Of all the measures of the continent’s poverty, few are starker than that about two-thirds of its people have no access to reliable electricity. The Africa Progress Panel (APP), a group of experts led by Kofi Annan, a former UN secretary-general, puts the number of Africans without any power at 620m, most of them in villages and on farms. The panel found that in nine African countries fewer than one in five primary schools had lights. A study by the World Health Organisation found that about a quarter of clinics and hospitals in 11 African countries have no power of any kind, and many of the rest get it from generators that often break down or run out of fuel.
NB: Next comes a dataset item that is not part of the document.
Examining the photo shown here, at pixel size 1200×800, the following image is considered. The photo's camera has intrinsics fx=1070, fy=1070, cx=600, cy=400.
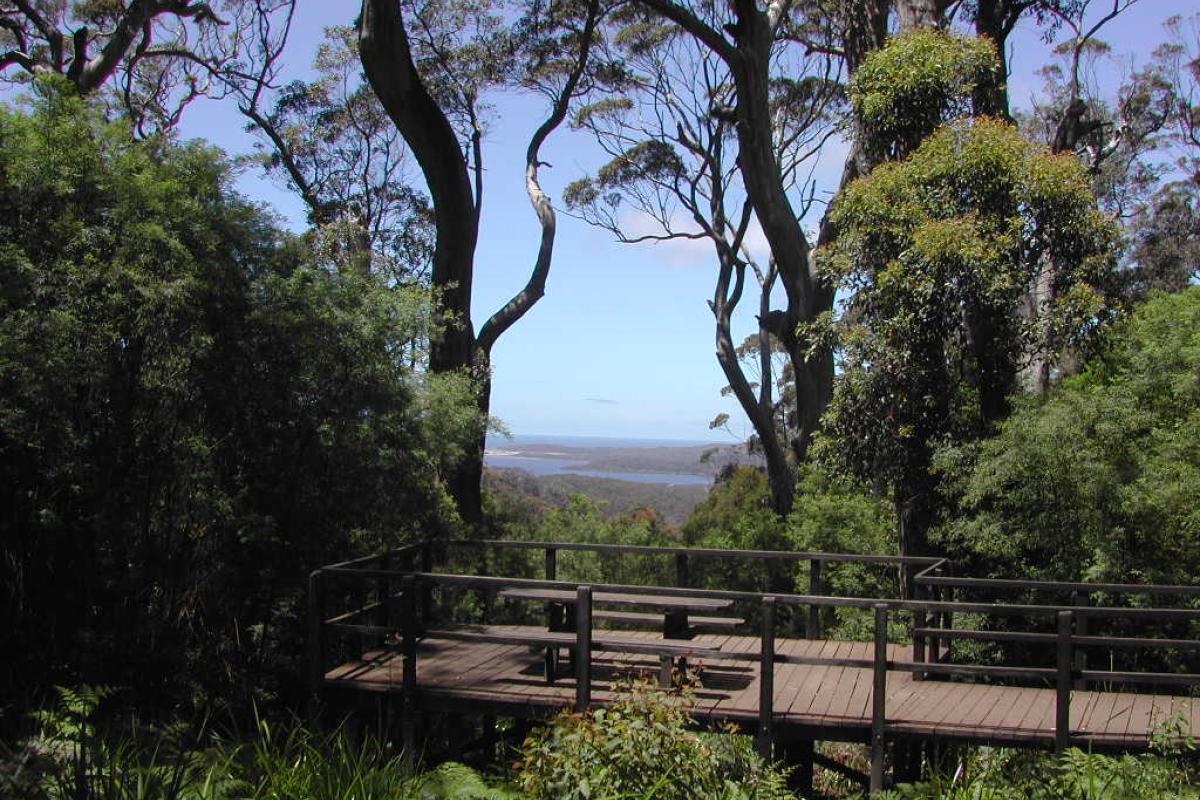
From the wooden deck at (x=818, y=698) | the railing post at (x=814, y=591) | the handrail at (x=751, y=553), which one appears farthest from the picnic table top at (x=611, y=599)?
the railing post at (x=814, y=591)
Such power shortages cost lives. In Nigeria each year an estimated 36,000 women die during pregnancy or childbirth, many because they deliver their babies in the dark in clinics such as the one in Makoko, a slum perched on stilts above a lagoon in Lagos, Nigeria’s biggest commercial city. It has just a few rough wooden beds in a small room with a doorway so low that people have to stoop to enter it. Straightforward deliveries are done by candle and torchlight, says one local resident, a fisherman. If anything goes wrong, the mother is carefully passed down to a small fishing canoe and taken to a bigger hospital across the lagoon. By then it is sometimes too late. Without power even the simplest health precautions can become difficult. “If you don’t have electricity you don’t have a fridge, and if you don’t have a fridge you can’t store vaccines,” says Jasper Westerink, who runs the African business of Philips, a Dutch multinational firm.
Businesses across the continent have to contend with frequent blackouts, known as dumsor in Ghana, from the Asante words for “off and on”. They rely on expensive backup generators, so the electricity they use is among the costliest in the world. The full impact of intermittent and high-cost energy on Africa’s economy and society is hard to measure, but it seems safe to say that this is the biggest single barrier to development.